Each entry must be reproduced precisely as it stands.

(Spatial reasoning dataset excerpts)
──────

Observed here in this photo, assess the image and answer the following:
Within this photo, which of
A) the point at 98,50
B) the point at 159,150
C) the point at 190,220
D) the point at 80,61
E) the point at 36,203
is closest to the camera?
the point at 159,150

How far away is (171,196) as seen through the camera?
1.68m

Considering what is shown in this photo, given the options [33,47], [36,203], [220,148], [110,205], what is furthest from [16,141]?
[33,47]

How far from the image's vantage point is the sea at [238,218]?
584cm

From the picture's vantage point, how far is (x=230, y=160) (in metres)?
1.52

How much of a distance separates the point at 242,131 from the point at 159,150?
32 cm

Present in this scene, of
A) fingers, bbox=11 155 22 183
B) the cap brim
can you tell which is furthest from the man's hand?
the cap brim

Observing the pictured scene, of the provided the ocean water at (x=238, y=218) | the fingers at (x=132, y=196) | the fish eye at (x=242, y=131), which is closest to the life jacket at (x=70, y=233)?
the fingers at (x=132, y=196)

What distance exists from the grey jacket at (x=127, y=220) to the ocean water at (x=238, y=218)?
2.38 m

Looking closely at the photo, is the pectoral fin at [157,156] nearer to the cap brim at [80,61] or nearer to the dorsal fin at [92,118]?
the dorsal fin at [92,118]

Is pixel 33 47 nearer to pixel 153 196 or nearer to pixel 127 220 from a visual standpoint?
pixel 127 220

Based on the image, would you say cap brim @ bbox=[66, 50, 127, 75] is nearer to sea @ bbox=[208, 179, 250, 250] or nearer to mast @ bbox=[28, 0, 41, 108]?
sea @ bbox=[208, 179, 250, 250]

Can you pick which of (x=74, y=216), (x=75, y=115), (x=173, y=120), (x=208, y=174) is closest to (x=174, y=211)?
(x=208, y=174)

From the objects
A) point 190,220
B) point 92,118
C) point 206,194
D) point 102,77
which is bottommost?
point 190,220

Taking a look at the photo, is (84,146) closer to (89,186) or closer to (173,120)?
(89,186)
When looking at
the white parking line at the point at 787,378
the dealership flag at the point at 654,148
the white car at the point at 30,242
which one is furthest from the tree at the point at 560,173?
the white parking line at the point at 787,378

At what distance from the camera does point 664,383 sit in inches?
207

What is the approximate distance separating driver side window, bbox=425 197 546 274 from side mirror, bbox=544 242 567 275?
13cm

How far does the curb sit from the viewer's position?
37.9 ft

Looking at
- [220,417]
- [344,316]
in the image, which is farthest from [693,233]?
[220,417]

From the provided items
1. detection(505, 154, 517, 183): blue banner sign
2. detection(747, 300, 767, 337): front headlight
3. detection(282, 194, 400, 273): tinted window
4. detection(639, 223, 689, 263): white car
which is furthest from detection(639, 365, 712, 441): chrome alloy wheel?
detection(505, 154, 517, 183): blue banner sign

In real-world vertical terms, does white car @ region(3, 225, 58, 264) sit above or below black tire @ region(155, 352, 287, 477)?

──────

Solution to the exercise
Observed here in this photo, assess the image and answer the following:
Within this photo, which of
A) the point at 98,50
B) the point at 159,150
C) the point at 190,220
D) the point at 80,61
E) the point at 36,203
is closest to the camera?
the point at 159,150

How far away is (171,196) as seen through the camera?
1.68m

Considering what is shown in this photo, given the options [33,47], [36,203], [220,148], [110,205], what is furthest from [16,141]?
[33,47]

How far from the image's vantage point is the sea at [238,218]?
584cm

From the picture's vantage point, how far is (x=230, y=160) (in metres)?
1.52

How much of a distance separates the point at 242,131 from the point at 159,150?
32 cm

Present in this scene, of
A) fingers, bbox=11 155 22 183
B) the cap brim
can you tell which is furthest from the man's hand?
the cap brim

Observing the pictured scene, of the provided the ocean water at (x=238, y=218) | the fingers at (x=132, y=196) | the fish eye at (x=242, y=131), which is closest to the life jacket at (x=70, y=233)?
the fingers at (x=132, y=196)

What distance exists from the grey jacket at (x=127, y=220) to the ocean water at (x=238, y=218)?
2.38 m

Looking closely at the photo, is the pectoral fin at [157,156] nearer to the cap brim at [80,61] or nearer to the dorsal fin at [92,118]?
the dorsal fin at [92,118]

Is pixel 33 47 nearer to pixel 153 196 or nearer to pixel 127 220 from a visual standpoint?
pixel 127 220

Based on the image, would you say cap brim @ bbox=[66, 50, 127, 75] is nearer to sea @ bbox=[208, 179, 250, 250] or nearer to mast @ bbox=[28, 0, 41, 108]?
sea @ bbox=[208, 179, 250, 250]

Can you pick which of (x=74, y=216), (x=75, y=115), (x=173, y=120), (x=208, y=174) is closest to (x=174, y=211)?
(x=208, y=174)

From the objects
A) point 190,220
B) point 92,118
C) point 206,194
D) point 102,77
which is bottommost?
point 190,220

Taking a look at the photo, is (84,146) closer to (89,186) or closer to (173,120)?
(89,186)
When looking at
the white parking line at the point at 787,378
the dealership flag at the point at 654,148
the white car at the point at 30,242
which one is furthest from the tree at the point at 560,173?
the white parking line at the point at 787,378

At what distance from the camera does point 664,383 sit in inches?
207

What is the approximate distance separating driver side window, bbox=425 197 546 274 from side mirror, bbox=544 242 567 275?
13cm

How far does the curb sit from the viewer's position?
37.9 ft

Looking at
- [220,417]
- [344,316]
in the image, which is farthest from [693,233]?
[220,417]

From the provided items
1. detection(505, 154, 517, 183): blue banner sign
2. detection(747, 300, 767, 337): front headlight
3. detection(282, 194, 400, 273): tinted window
4. detection(639, 223, 689, 263): white car
which is furthest from detection(639, 365, 712, 441): chrome alloy wheel?
detection(505, 154, 517, 183): blue banner sign

In real-world vertical terms, does white car @ region(3, 225, 58, 264) sit above or below black tire @ region(155, 352, 287, 477)?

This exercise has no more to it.